LY2228820 dimesylate, a selective inhibitor of p38 mitogen-activated protein kinase, reduces angiogenic endothelial cord formation in vitro and in vivo.[Pubmed:23335506]
J Biol Chem. 2013 Mar 1;288(9):6743-53.
LY2228820 dimesylate is a highly selective small molecule inhibitor of p38alpha and p38beta mitogen-activated protein kinases (MAPKs) that is currently under clinical investigation for human malignancies. p38 MAPK is implicated in a wide range of biological processes, in particular those that support tumorigenesis. One such process, angiogenesis, is required for tumor growth and metastasis, and many new cancer therapies are therefore directed against the tumor vasculature.

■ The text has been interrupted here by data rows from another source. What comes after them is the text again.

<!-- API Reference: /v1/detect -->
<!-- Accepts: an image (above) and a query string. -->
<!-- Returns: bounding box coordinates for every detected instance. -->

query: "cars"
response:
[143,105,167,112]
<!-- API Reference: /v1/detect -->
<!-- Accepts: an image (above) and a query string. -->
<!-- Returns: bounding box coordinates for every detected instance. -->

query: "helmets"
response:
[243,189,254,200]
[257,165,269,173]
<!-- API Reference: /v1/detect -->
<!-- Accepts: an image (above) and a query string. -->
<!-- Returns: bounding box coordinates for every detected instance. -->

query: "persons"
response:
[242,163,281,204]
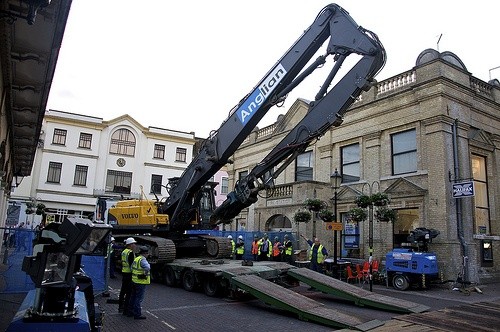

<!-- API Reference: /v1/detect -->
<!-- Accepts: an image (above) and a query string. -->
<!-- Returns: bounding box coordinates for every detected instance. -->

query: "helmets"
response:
[139,246,148,253]
[275,236,279,242]
[126,237,137,244]
[254,235,258,238]
[238,235,243,239]
[110,237,115,241]
[227,235,232,239]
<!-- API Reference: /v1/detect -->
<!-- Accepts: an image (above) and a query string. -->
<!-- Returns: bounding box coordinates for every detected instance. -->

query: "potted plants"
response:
[371,192,390,207]
[346,208,368,223]
[354,195,370,208]
[374,208,398,224]
[295,212,312,225]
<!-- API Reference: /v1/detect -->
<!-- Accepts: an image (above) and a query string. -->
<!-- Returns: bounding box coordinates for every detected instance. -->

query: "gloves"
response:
[141,274,146,279]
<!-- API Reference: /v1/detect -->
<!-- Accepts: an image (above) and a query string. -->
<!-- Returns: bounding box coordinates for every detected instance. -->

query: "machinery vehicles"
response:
[385,227,443,292]
[103,2,389,260]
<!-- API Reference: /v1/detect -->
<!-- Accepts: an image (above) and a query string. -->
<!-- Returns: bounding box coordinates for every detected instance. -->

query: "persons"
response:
[227,234,244,259]
[104,236,151,320]
[300,234,329,274]
[250,233,292,264]
[18,220,45,254]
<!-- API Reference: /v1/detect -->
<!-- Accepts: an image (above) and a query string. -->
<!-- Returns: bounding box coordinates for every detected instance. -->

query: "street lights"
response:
[25,196,45,255]
[330,166,342,284]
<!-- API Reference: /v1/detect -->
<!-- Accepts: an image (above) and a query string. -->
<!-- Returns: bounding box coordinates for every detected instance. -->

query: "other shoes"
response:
[128,313,134,317]
[123,311,128,315]
[119,310,123,313]
[308,287,319,291]
[134,315,146,319]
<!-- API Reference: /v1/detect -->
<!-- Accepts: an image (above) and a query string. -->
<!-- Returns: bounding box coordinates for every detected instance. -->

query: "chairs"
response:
[348,259,378,285]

Using an in vitro co-culture endothelial cord formation assay, a surrogate of angiogenesis, we investigated the role of p38 MAPK in growth factor- and tumor-driven angiogenesis using LY2228820 dimesylate treatment and by shRNA gene knockdown. p38 MAPK was activated in endothelial cells upon growth factor stimulation, with inhibition by LY2228820 dimesylate treatment causing a significant decrease in VEGF-, bFGF-, EGF-, and IL-6-induced endothelial cord formation and an even more dramatic decrease in tumor-driven cord formation. In addition to involvement in downstream cytokine signaling, p38 MAPK was important for VEGF, bFGF, EGF, IL-6, and other proangiogenic cytokine secretion in stromal and tumor cells. LY2228820 dimesylate results were substantiated using p38alpha MAPK-specific shRNA and shRNA against the downstream p38 MAPK effectors MAPKAPK-2 and HSP27. Using in vivo models of functional neoangiogenesis, LY2228820 dimesylate treatment reduced hemoglobin content in a plug assay and decreased VEGF-A-stimulated vascularization in a mouse ear model. Thus, p38alpha MAPK is implicated in tumor angiogenesis through direct tumoral effects and through reduction of proangiogenic cytokine secretion via the microenvironment.